Sunday, November 11, 2007

Hot Showers

In South America, they don't usually use the typical American hot water heater that keeps a big tank of water hot and ready-to-go at all times. In fact, when checking into a hotel, it's wise to ask whether they have hot water at all and whether it's available all the time. Sometimes it's only available in the evening. When there is hot water, if it's not heated by the sun, it's usually provided by some type of on-demand device that heats the water immediately before spraying it on you. It's probably more energy efficient, but one disadvantage of this method is that hot water and high pressure are incompatible. The faster the water flowes through the heater, the less it gets heated. You control the temperature by changing the pressure, so if you want a really hot shower, it has to be a trickle.

Sometimes this system is a box with a gas burner in it located somewhere near the shower. You can hear the flames kick on when you turn the water on. But other times it's an electrical device that's integrated into the shower head.
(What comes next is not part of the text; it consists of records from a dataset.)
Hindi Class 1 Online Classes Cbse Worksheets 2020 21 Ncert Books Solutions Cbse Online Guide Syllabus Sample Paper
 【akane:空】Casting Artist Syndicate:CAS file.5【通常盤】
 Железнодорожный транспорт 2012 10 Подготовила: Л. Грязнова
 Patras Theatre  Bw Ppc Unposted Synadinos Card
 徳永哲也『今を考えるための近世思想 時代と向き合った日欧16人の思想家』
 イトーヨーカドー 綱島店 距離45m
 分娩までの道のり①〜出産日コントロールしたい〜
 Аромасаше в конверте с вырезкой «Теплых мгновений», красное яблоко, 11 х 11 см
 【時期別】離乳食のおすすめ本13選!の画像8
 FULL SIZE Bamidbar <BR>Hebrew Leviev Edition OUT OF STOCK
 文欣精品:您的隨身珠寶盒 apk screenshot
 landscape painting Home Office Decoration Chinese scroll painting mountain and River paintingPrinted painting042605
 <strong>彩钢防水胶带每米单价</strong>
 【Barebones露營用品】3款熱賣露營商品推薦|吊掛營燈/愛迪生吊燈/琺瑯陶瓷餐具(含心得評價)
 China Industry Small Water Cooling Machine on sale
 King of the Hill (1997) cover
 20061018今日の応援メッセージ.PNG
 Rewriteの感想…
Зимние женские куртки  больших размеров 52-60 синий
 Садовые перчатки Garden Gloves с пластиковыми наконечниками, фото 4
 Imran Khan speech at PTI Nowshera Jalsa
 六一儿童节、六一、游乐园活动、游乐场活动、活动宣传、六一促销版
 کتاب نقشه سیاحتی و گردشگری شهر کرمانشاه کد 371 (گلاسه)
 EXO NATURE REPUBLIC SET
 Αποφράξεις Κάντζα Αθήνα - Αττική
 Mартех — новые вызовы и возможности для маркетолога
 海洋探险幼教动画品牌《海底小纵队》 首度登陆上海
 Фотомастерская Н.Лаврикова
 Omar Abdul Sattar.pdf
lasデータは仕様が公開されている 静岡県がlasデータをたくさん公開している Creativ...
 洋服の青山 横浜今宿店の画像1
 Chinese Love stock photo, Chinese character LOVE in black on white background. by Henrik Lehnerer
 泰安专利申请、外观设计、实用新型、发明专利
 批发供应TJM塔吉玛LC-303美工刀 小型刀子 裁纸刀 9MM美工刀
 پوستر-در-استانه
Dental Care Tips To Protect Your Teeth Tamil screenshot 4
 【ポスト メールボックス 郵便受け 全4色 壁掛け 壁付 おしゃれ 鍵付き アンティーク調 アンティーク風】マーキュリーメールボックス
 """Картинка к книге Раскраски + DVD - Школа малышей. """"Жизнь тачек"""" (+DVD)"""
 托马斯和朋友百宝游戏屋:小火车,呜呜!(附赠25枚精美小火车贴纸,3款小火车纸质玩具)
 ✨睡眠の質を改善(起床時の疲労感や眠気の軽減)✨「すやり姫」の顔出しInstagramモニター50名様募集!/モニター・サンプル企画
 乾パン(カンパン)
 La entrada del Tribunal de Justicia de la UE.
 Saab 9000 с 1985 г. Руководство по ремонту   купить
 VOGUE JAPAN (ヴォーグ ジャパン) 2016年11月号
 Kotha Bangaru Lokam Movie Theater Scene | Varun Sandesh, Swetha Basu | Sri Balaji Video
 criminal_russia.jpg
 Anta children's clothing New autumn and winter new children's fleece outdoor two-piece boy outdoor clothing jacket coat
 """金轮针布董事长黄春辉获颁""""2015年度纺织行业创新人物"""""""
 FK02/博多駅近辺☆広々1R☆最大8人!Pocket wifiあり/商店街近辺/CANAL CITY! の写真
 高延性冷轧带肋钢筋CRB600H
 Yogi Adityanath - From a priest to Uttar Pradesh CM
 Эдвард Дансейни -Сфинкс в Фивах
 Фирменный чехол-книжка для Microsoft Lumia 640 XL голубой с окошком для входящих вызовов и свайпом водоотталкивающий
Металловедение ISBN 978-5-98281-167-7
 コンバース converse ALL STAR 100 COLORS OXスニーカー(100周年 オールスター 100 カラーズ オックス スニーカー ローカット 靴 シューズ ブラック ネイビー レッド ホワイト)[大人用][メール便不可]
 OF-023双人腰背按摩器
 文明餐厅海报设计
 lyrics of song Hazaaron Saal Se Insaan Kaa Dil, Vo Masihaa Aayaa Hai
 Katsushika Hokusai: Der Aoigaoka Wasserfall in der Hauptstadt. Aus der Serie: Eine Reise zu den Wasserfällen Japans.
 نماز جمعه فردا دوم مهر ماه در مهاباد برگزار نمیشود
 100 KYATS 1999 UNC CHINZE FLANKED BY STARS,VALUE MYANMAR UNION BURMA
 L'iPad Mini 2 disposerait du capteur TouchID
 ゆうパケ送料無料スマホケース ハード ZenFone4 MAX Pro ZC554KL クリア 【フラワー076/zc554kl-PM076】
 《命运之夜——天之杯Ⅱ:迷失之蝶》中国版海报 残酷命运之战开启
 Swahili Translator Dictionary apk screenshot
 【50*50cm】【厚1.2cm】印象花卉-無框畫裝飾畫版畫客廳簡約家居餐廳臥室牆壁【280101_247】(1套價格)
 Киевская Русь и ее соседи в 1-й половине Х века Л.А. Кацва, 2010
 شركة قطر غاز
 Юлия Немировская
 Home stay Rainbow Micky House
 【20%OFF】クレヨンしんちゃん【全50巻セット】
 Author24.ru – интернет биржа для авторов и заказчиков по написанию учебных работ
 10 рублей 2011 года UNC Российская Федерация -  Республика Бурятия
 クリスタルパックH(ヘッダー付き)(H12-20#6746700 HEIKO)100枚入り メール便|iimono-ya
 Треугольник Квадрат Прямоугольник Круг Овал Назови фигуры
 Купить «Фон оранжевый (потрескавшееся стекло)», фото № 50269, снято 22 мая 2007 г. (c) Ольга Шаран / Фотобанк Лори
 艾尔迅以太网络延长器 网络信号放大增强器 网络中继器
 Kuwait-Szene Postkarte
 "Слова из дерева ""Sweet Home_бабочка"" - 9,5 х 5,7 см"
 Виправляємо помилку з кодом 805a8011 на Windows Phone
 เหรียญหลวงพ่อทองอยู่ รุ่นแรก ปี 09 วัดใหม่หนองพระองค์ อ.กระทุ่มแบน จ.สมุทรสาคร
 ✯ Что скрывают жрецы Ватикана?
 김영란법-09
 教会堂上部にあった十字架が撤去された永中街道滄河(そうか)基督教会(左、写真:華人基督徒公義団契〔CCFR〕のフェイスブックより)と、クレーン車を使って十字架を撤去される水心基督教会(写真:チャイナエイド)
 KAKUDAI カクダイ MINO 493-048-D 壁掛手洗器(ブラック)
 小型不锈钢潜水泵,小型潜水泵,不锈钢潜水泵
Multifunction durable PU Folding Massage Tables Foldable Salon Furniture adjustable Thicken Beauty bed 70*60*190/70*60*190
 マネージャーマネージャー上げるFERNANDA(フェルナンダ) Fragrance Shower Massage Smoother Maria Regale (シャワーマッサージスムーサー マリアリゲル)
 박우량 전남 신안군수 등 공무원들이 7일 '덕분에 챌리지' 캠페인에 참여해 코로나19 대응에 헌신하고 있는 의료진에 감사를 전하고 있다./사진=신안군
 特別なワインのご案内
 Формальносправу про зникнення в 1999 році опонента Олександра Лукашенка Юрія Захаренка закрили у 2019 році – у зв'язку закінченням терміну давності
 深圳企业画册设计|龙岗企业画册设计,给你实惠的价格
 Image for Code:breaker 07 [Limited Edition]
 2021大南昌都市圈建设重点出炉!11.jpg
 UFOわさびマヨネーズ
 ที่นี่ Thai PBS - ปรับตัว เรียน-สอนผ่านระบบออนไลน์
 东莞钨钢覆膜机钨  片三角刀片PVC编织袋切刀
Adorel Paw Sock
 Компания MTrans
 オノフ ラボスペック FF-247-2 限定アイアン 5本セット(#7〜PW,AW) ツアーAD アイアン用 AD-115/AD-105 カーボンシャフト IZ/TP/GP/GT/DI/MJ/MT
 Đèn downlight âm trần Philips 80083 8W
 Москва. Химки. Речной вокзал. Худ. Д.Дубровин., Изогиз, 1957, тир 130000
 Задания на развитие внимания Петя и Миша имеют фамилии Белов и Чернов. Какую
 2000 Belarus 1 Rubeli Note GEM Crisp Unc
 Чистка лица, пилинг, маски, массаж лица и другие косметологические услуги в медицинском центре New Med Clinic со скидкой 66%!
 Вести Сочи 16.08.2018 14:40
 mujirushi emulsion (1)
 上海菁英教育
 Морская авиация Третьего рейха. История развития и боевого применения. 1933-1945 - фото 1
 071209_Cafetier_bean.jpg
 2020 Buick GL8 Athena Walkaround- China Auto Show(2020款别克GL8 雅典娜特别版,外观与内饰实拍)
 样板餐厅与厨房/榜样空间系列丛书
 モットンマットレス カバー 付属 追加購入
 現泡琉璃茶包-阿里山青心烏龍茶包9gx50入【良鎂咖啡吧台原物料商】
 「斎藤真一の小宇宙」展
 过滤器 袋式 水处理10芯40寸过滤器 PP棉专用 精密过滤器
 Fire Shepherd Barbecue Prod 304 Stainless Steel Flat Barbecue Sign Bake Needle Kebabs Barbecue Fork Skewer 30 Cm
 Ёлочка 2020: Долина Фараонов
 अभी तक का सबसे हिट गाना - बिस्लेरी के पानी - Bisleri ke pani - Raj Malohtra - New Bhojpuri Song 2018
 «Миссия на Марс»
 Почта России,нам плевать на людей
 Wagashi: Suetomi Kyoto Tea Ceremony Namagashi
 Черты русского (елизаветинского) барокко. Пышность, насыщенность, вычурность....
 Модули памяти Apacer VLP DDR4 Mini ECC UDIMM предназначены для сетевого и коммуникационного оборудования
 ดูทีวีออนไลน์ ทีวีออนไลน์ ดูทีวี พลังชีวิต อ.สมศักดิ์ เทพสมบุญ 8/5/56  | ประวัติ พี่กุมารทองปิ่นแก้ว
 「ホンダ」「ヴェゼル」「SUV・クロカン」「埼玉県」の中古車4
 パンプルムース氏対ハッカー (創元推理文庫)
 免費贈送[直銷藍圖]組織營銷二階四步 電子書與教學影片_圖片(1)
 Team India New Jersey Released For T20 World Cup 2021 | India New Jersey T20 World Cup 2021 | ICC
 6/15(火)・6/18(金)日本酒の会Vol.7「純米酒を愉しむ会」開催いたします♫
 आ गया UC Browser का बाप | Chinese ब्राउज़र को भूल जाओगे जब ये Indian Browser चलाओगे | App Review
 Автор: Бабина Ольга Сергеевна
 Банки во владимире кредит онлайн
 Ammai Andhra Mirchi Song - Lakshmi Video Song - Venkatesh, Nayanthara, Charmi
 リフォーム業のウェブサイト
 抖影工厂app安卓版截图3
Here's the one in my otherwise very ritzy $7 hotel room in Copacabana:
I hate these things. They rarely work as they should, and this one was no exception. Here's what it looked like by the time I actually was able to take a hot shower:
Looks dangerous, doesn't it. Fortunately, I didn't get electrocuted...this time. As often as not, when I use one of these contraptions, it's messed up somehow, and I do. And since they're used where the voltage is 240v, it's even less fun than being electrocuted in America. In Brazil I encountered one with the plastic caps covering the switches missing. The switches themselves were metal, and when I tried to switch it from luke-warm to hot...zap! Another one in Brazil was made entirely of metal, and when I lifted my arm over my head, I inadvertantly touched it and...zap! In La Paz I went into a shower and turned the metal faucet handle on the wall and got zapped. Instead of fixing the faulty grounding, they'd taped the handles, which only lessened the shock.

Fortunately, in my apartment building, there seems to be a real water heater. It must be far away from my bathroom, because it takes a couple minutes for the warm water to arrive, and at least five for all the pipes to warm up and the water to get really hot. But that's a small price to pay not to be electrocuted everyday.


MrJohnCory said...

Hey Craig,
I'll have you know that I've tried a couple of these in Taiwan or Thailand or Uzbekistan or somewhere that actually work about as well as an American shower.
I was afraid to touch it however . . . I figured if it could cook water that fast it must have had a nuclear reactor inside.

Amanda said...

I think in that situation I would go with the rag on a stick method indigenous to Southeastern Ohio.